Il est plutôt improbable que le parti SMER-SD acquiert la majorité de deux-tiers, nécessaire pour modifier la Constitution, voire le régime. En ce sens, au cas de victoire de Robert Fico, la fonction de Président serait davantage informellement transformée. Une nouvelle coutume constitutionnel pourrait voir le jour : la soumission du nouveau Premier ministre, issu du SMER, au président. Les institutions de l’Etat slovaque, après de 20 ans d’existence, sont loin d’être gravées dans le marbre. En plus, historiquement l’électorat slovaque à une préférence pour un leader fort ce qui favoriserait un pareil développement. D’autres politologues, comme par exemple M. Horsky, ont fait remarqué que le proverbial Rubicon a déjà été franchi. En effet, déjà la réforme de la Constitution de 2011 a substantiellement élargi les compétences du Président en intérim, période avant la formation du nouveau gouvernement. Même si ce renfoncement se limite à la période spécifique de l’intérim, il peut s’agir d’un précédent pour d’autres « réformes ».

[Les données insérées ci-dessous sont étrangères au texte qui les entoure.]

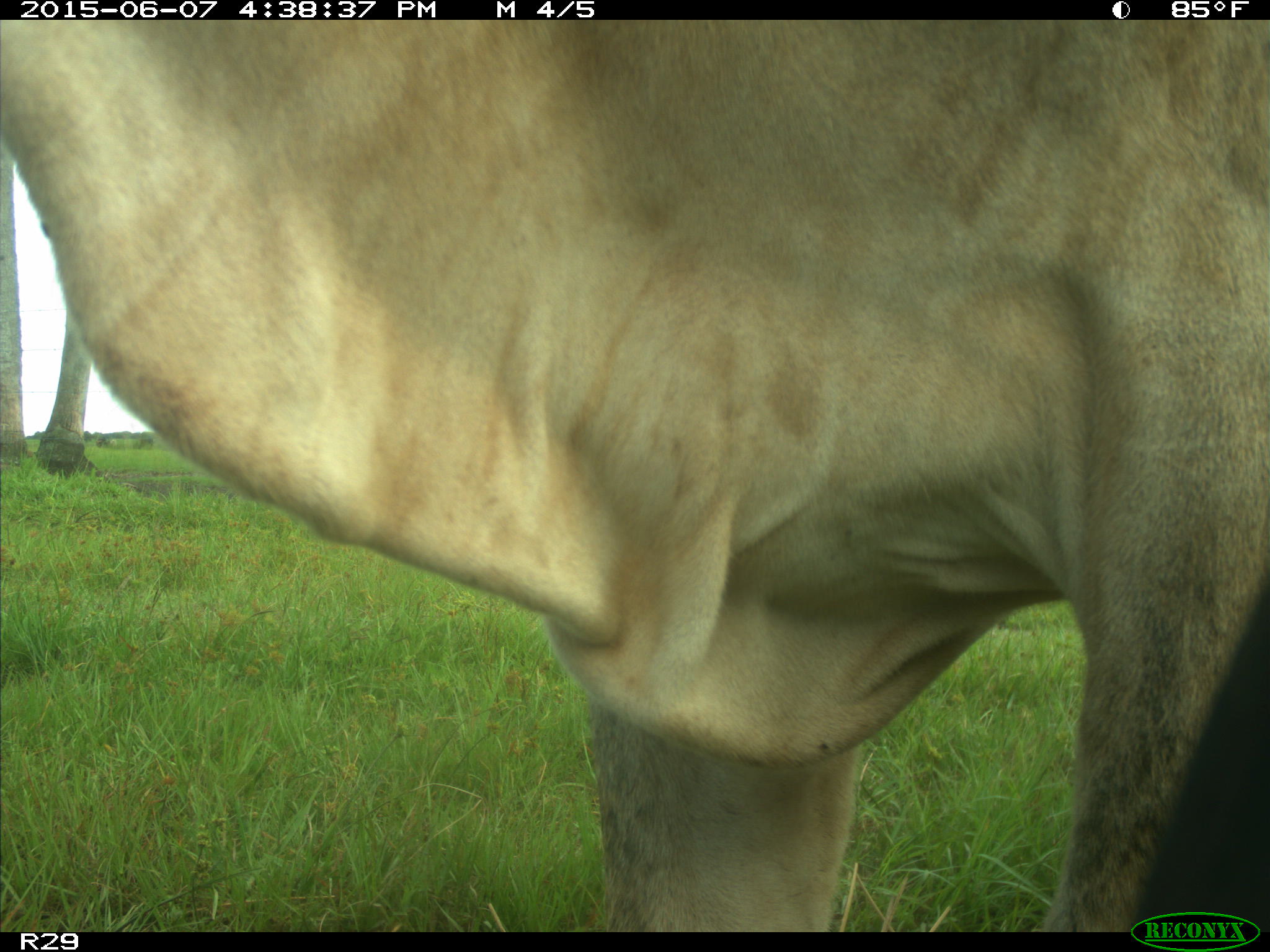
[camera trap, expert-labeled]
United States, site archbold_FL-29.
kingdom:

Une tactique intelligente d’un homme politique

Au final, sans même s’abaisser aux théories de conspiration, il semble que M. Fico ait décidé de se présenter par habilité politique et stratégique. Etant au sommet de sa carrière politique, le seul pas en avant reste la présidence, même si davantage elle est davantage symbolique. Ainsi, il pourrait conserver son influence sur le pays et reculer la date d’expiration de sa vie politique.

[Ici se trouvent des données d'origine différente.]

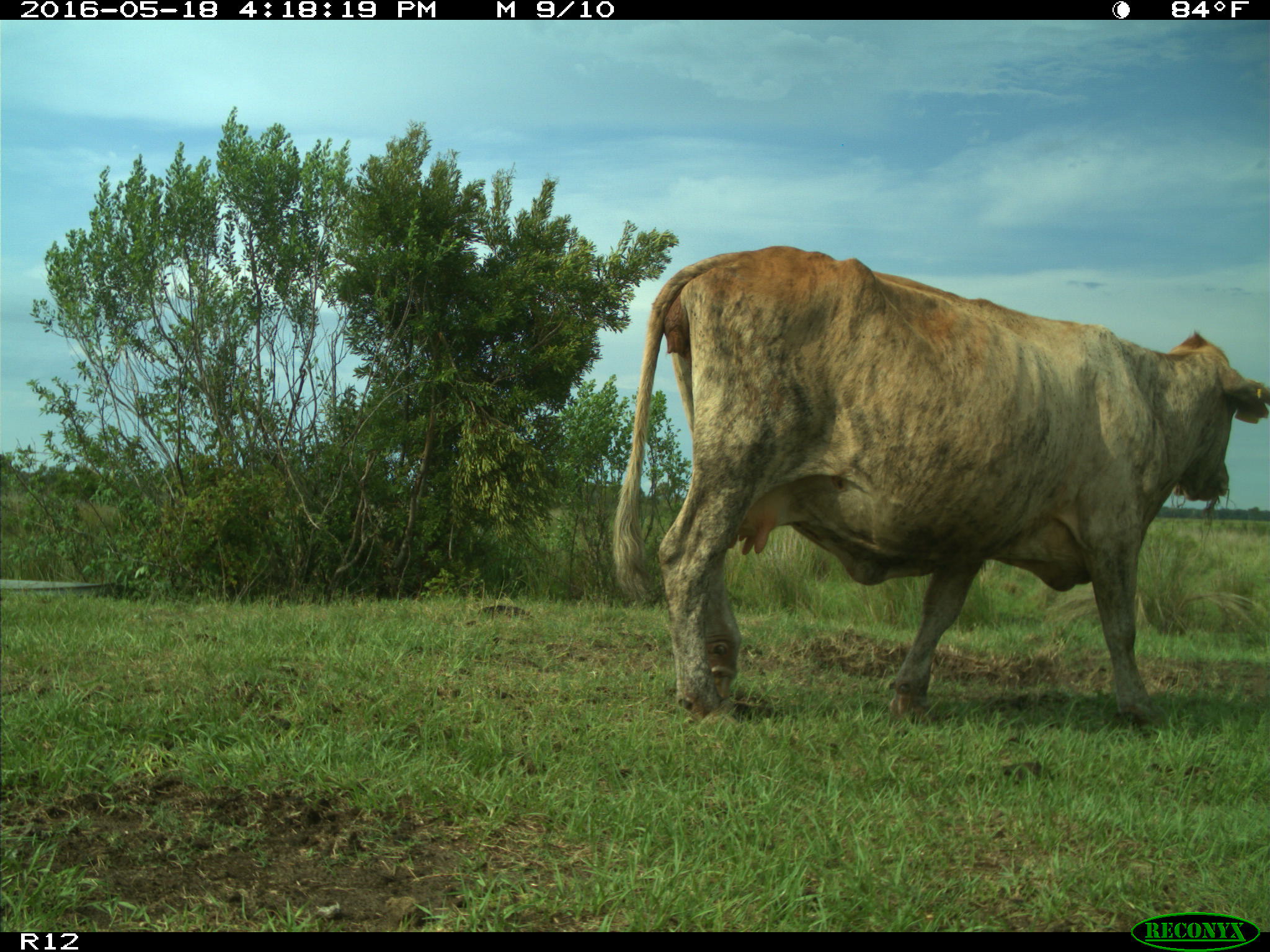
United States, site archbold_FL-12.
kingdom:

L’art de se retirer à temps n’est pas donné aux hommes politiques slovaques. En toute évidence, M. Fico veut éviter le déplorable destin de ces prédécesseurs comme M. Meciar, le fondateur de l’Etat indépendant dont le parti vient de se dissoudre ou de M. Dzurinda, dont le SDKU balance sur la frontière d’entrée au Parlement. Ainsi, le choix de se retirer au Palais présidentiel, c’est le choix de la survie aussi pour le SMER, dont les figures de leadeur peuvent ainsi se renouveler. Et gouverner plus longtemps.